I strongly disagree. Let's say A Connecticut Yankee In King Arthur's Court visits those eras and attains supreme political power and has knowledge of all the wonders of the late 19th century and how to recreate them sequentially from stone tools.

His attempt to create an Industrial Revolution in all four cases would explode in his face. The explosion comes in the form of a sword jammed in his eye from an angry nobleman who, while appreciating the revolvers and electric furnaces, has a few issues with the emperor's plan to use taxes to create new middle-class competitors capable of furthering the sciences. Not unlike what happened in the book, really.

And that's ultimately the problem I have with the 'the Industrial Revolution was a direct extension and synthesis of pre-scientific technologies into something more organized'. Because it ignores how if you don't have the political prerequisites for an Industrial Revolution, whatever they are, it's not happening. The Great Empire doesn't give a damn about human evolution or the 500 million year time limit for the sun or even making sure its people can secure their own existence. It, as with all other autocracies without exception, cares about perpetuating itself and views political conditions such as 'a legal system that protects entrepreneurialism' or 'a middle class with enough economic power to drive society' as an existential threat.

Well, fair enough, how do we extract the Great Empire's grip on Iron Age technological progress from humanity? In the real world, it happened quite by accident, over a period of centuries. And what's more, the accident could only happen in the first place because of Earth's unique geographic and evolutionary history.

So extracting the grip of Iron Age Empires off of its species' throat is probably impossible without an extremely lucky black swan that checks the autocracy's power in such a way that they don't cannibalize and re-enslave the emerging middle class necessary for an Industrial Revolution.

I disagree heavily with a technological perspective to the Industrial Revolution. For a few reasons:

  • It ignores how the Industrial Revolution wasn't just late to and concurrent with the Scientific Revolution -- it specifically fueled its existence. Without the surpluses enabled by the Industrial Revolution, you couldn't support a large enough middle class to draw future waves of engineers and scientists from. Military officers and noblemen are overrepresented in pre-industrial sciences for a reason. The Scientific Revolution would straight up not have happened without a huge middle class. What allowed the creation of the Middle Class?

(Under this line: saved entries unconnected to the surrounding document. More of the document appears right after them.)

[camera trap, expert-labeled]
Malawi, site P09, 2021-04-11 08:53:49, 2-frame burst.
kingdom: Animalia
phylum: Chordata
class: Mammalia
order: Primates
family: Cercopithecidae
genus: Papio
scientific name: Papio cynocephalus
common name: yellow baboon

    So, there's a problem with your feedback loop right there. It has the relationship backwards in my opinion.
  • The technological prerequisites for an Industrial Revolution have been in place for centuries. Why didn't it happen? You say it was a feedback loop, how could the feedback loop sustain itself to begin with? Or even get started? What was the nature of this trigger, and how could it be replicated?

Looking at human history:

The transition from Stone Age to Iron Age is fairly straightforward. It's been independently achieved all across the world in very different conditions, there's no reason to think it wouldn't be the same for xenos.

The transition from Industrial Age to our modern age is the same. It hasn't happened as often, but given the wide variety of governments and economies that got there from very different starting conditions, it's not much of an obstacle. And I assume that it would be the same for aliens.

The transition from Iron Age to Industrial Age is the pisser. Despite the technological and population prerequisites being there for centuries, it only happened in a very specific political condition. That is, an unprecedented economic surplus for the conqueror that required them to hastily and more importantly passively grow the middle class in order to capture and shoo away other conquerors. The unprecedented economic surplus was only possible because of a huge difference in technological levels difficult to achieve without industrialization and of course diseases.

I can say one thing for sure: the transition was NOT caused by a technological, biological, or cosmological trigger. It was purely political, and what's more, the political situation required a very specific geographical history in order to achieve.